#### Alignment:
The good news: Oxford nanopore reads are extrememly long. Repeat regions are no match for long reads, the variable flanking regions around the repeat can determine where in the genome this read belongs. It also means that any ambiguity in alignment is cleared up through other regions in the read.
The bad news: Oxford nanopore reads lack accuracy compared to other second generation sequencing technologies.
Therefore, seed-and-extend algorithms have had to change tack a bit to allow for more mismatches in the seed before dismissing a read entirely.
We will use a bwa mem variant that has the parameters optimised for Oxford Nanopore reads.
This tutorial will take you through the basics of converting a set of fastq files to a sam file to a sorted bam file.
It is important for bam files to be sorted for many downstream analysis.
It's "sorted" in the computer way.
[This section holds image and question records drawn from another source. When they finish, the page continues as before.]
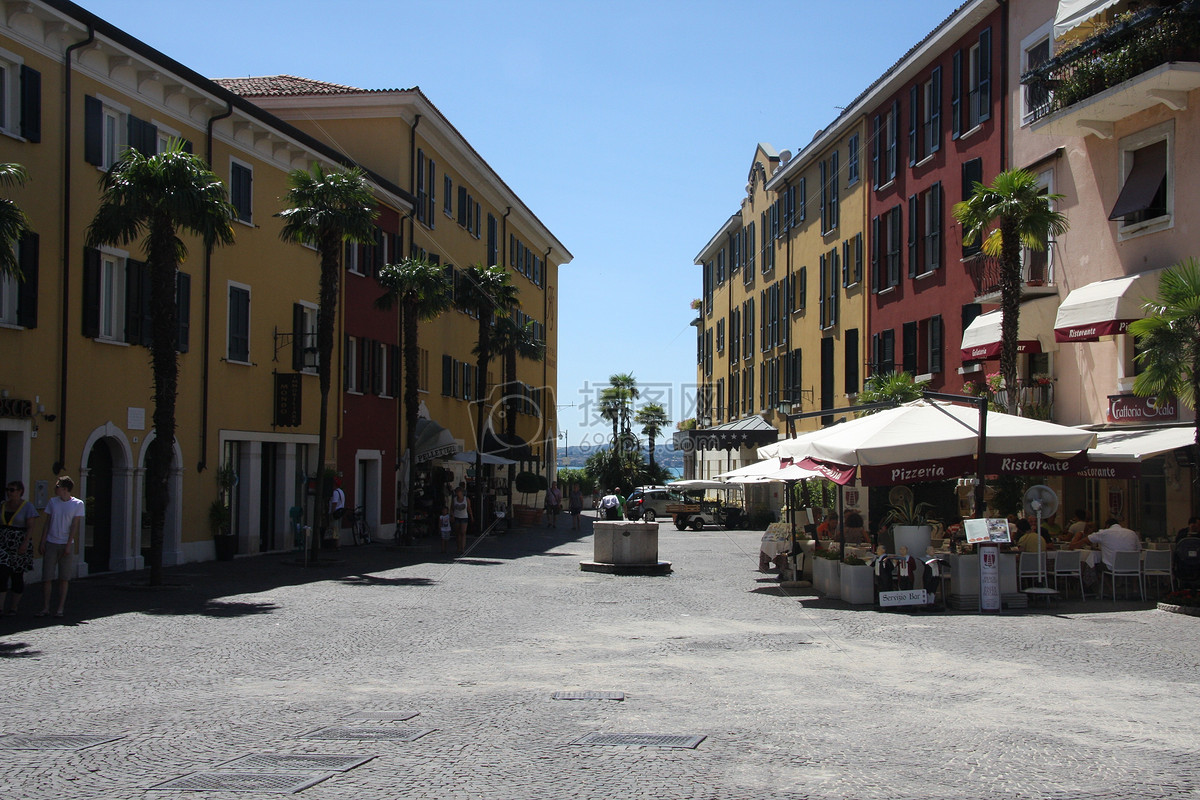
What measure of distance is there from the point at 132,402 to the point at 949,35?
21928 millimetres

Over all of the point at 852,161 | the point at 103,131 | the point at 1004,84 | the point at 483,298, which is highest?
the point at 852,161

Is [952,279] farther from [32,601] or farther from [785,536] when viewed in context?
[32,601]

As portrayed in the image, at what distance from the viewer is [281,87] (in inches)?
1486

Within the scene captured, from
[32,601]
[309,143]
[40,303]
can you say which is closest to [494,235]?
[309,143]

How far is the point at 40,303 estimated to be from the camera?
60.7 feet

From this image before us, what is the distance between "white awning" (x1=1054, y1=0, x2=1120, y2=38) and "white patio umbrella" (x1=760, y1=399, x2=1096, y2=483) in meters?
9.68

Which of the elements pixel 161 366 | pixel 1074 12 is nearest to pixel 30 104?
pixel 161 366

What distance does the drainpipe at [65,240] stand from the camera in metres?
19.0

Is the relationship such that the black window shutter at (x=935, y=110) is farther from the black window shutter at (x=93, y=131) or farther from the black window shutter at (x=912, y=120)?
the black window shutter at (x=93, y=131)

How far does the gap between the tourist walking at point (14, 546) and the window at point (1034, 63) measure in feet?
67.8

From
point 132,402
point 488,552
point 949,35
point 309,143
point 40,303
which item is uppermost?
point 949,35

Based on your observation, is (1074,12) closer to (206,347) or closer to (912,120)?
(912,120)

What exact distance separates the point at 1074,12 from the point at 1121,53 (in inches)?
76.2

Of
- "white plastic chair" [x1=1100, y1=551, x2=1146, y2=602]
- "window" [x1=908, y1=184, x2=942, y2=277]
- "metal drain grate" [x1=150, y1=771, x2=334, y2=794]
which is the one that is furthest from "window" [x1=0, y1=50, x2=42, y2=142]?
"window" [x1=908, y1=184, x2=942, y2=277]
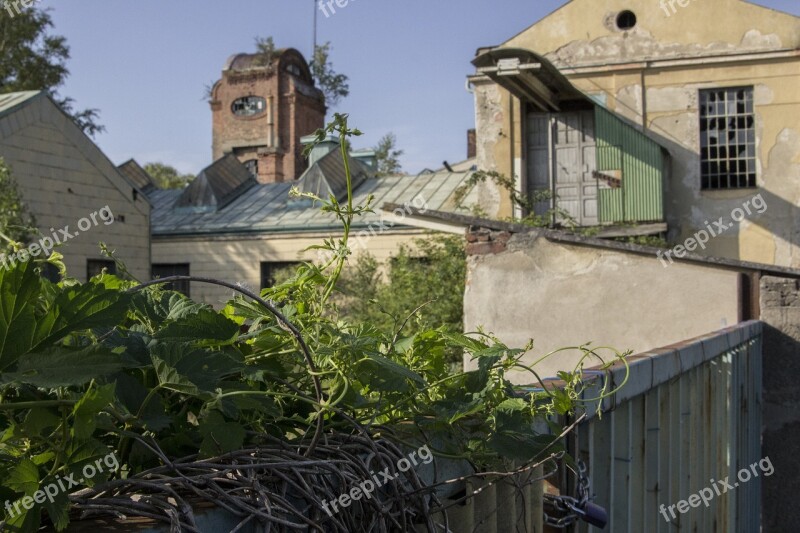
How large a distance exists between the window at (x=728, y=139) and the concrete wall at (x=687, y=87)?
0.68 feet

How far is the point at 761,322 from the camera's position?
7.57m

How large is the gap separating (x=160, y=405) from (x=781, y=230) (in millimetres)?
20044

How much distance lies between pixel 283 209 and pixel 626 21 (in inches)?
444

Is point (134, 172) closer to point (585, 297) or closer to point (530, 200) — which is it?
point (530, 200)

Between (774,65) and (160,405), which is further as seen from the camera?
(774,65)

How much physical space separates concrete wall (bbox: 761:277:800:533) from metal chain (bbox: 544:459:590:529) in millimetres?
5777

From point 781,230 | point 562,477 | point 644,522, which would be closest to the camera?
point 562,477

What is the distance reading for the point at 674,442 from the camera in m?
3.18

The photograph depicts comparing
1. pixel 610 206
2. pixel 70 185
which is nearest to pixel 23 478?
pixel 610 206

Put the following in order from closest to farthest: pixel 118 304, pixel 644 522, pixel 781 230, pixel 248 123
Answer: pixel 118 304 < pixel 644 522 < pixel 781 230 < pixel 248 123

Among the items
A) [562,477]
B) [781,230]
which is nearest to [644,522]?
[562,477]

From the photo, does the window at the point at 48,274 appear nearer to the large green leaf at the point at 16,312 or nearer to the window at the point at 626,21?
the large green leaf at the point at 16,312

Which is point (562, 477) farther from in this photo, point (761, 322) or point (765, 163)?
point (765, 163)

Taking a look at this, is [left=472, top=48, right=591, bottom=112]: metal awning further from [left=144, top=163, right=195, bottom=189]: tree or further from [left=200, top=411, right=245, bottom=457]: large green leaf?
[left=144, top=163, right=195, bottom=189]: tree
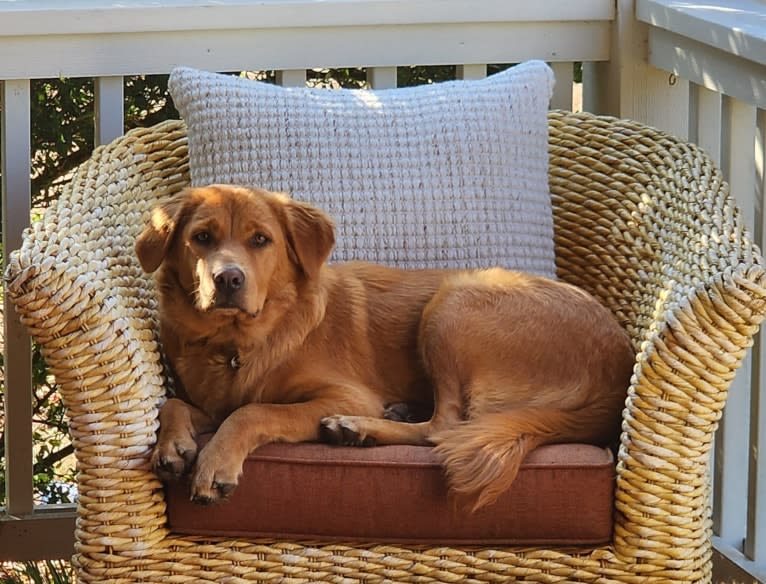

Bam files are sam files in binary format so it isn't easy to show how the end result.
We can use the fastq files that we extracted from our fast5 files and compare the accuracies over the different chemistries.

In [1]:
# Import the modules we need.
import os
import subprocess
from Bio import Entrez, SeqIO

In [2]:
# Set the directories:
SOURCE_DIR = "/mnt/shared/PoreCampAU/"
HOME_DIR = "/home/researcher/"
FASTQ_DIRECTORY = SOURCE_DIR + "data/fastq/"
ALIGNMENT_DIRECTORY = HOME_DIR + "alignment/"

# Create the alignment directory if it doesn't already exist.
if not os.path.isdir(ALIGNMENT_DIRECTORY):
    os.mkdir(ALIGNMENT_DIRECTORY)

In [3]:
# Download the reference 
from Bio import Entrez, SeqIO

# Use your own email here
Entrez.email = "alexiswl@student.unimelb.edu.au"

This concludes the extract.